Current Landscape (Q2 2026)
- Ultima Genomics and Singular Genomics are challenging Illumina’s dominance with alternative sequencing-by-synthesis chemistries at lower cost per Gbp, but their error profiles are still being characterized by the community.
- Revio (PacBio) enables HiFi sequencing at scale (thousands of human genomes per year), making long-read sequencing routine for clinical-scale projects.
- PromethION 2 (Oxford Nanopore) achieves terabyte-scale output per flow cell with improved raw-read accuracy (Q20+), enabling human genome assembly on a single flow cell.
- POD5 replacing FAST5 for Nanopore data and BAM v2 specification for long reads are simplifying cross-platform analysis standardization as file formats adapt to accommodate new sequencing technologies.
Summary and Required Reading
- Platforms differ in error type, not just error rate — Illumina makes substitutions, PacBio makes random indels, Nanopore makes homopolymer errors. The same Q score from different platforms means different things.
- Phred scores are logarithmic error probabilities — Q30 = 1/1000 error rate, but the error type (substitution vs. indel) depends on the platform.
- File formats encode coordinate systems — BED (0-indexed), GFF/VCF (1-indexed). Off-by-one errors are the most common format-related bug in bioinformatics.

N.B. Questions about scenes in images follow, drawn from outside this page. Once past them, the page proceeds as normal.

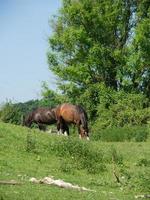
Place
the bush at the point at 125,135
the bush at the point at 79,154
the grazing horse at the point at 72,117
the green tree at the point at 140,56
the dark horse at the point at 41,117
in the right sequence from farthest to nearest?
the green tree at the point at 140,56 → the dark horse at the point at 41,117 → the bush at the point at 125,135 → the grazing horse at the point at 72,117 → the bush at the point at 79,154

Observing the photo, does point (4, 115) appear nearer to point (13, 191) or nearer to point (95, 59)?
point (95, 59)

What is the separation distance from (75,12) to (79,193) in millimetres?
35615

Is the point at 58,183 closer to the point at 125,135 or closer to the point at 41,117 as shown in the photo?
the point at 125,135

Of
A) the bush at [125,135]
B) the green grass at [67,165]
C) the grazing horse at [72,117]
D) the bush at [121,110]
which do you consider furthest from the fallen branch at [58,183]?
the bush at [121,110]

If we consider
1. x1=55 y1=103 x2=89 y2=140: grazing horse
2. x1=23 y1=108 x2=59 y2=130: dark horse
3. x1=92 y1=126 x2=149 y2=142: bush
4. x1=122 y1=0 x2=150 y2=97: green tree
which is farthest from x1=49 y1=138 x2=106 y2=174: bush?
x1=122 y1=0 x2=150 y2=97: green tree

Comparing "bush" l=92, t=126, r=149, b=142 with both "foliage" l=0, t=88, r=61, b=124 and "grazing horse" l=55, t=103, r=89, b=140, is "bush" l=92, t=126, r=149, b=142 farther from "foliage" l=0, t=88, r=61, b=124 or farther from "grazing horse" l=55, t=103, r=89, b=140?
"foliage" l=0, t=88, r=61, b=124

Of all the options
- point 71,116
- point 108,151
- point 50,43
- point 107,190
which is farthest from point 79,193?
point 50,43

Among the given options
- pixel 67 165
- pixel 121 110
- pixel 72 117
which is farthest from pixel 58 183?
pixel 121 110

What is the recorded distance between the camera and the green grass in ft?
48.9

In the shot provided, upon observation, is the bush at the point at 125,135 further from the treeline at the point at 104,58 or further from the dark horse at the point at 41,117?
the treeline at the point at 104,58

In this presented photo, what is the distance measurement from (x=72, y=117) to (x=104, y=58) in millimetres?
18870

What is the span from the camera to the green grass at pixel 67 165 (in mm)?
14906

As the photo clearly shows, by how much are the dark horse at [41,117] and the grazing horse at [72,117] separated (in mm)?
1837

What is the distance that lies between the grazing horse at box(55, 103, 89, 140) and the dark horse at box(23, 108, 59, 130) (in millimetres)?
1837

- BAM/CRAM are production formats — CRAM stores differences from reference for 30-60% compression over BAM, but requires the reference for decompression.
Required Reading
- Cock et al.: “The Sanger FASTQ file format for sequences with quality scores” (Nucleic Acids Research, 2010).
- Li et al.: “The Sequence Alignment/Map format and SAMtools” (Bioinformatics, 2009).
Johnson’s Rule: If you do not know the error profile of your sequencer, you do not know your data.